The request — Could you rewrite the lines as a Markdown table with the columns n (the row number) and Line, leaving out blank lines? Include only the stretch that opens with the line containing "Ordered by camera distance, how do" and closes with the line containing "tree line at (x1=0, y1=204, x2=1280, y2=307), broad".

Source records —
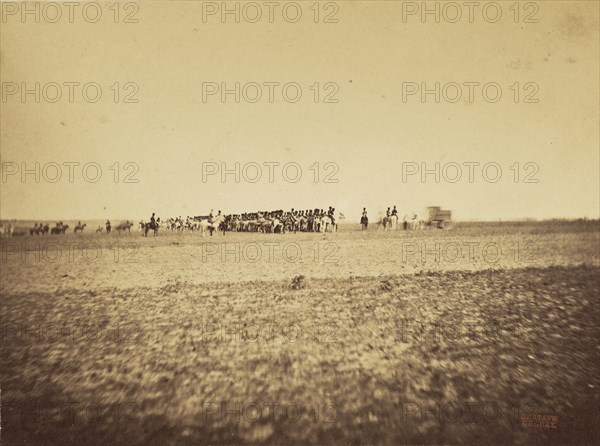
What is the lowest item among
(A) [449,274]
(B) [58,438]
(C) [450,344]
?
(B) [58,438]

--

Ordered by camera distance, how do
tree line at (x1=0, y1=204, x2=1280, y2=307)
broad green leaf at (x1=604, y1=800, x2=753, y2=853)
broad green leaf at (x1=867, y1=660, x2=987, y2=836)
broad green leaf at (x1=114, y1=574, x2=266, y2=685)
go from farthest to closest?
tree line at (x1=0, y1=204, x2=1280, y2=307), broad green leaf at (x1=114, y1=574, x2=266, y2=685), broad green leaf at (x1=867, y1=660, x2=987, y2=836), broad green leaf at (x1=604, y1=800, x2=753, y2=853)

Solution —
| n | Line |
|---|---|
| 1 | Ordered by camera distance, how do |
| 2 | tree line at (x1=0, y1=204, x2=1280, y2=307) |
| 3 | broad green leaf at (x1=604, y1=800, x2=753, y2=853) |
| 4 | broad green leaf at (x1=867, y1=660, x2=987, y2=836) |
| 5 | broad green leaf at (x1=114, y1=574, x2=266, y2=685) |
| 6 | go from farthest to closest? |
| 7 | tree line at (x1=0, y1=204, x2=1280, y2=307), broad green leaf at (x1=114, y1=574, x2=266, y2=685), broad green leaf at (x1=867, y1=660, x2=987, y2=836), broad green leaf at (x1=604, y1=800, x2=753, y2=853) |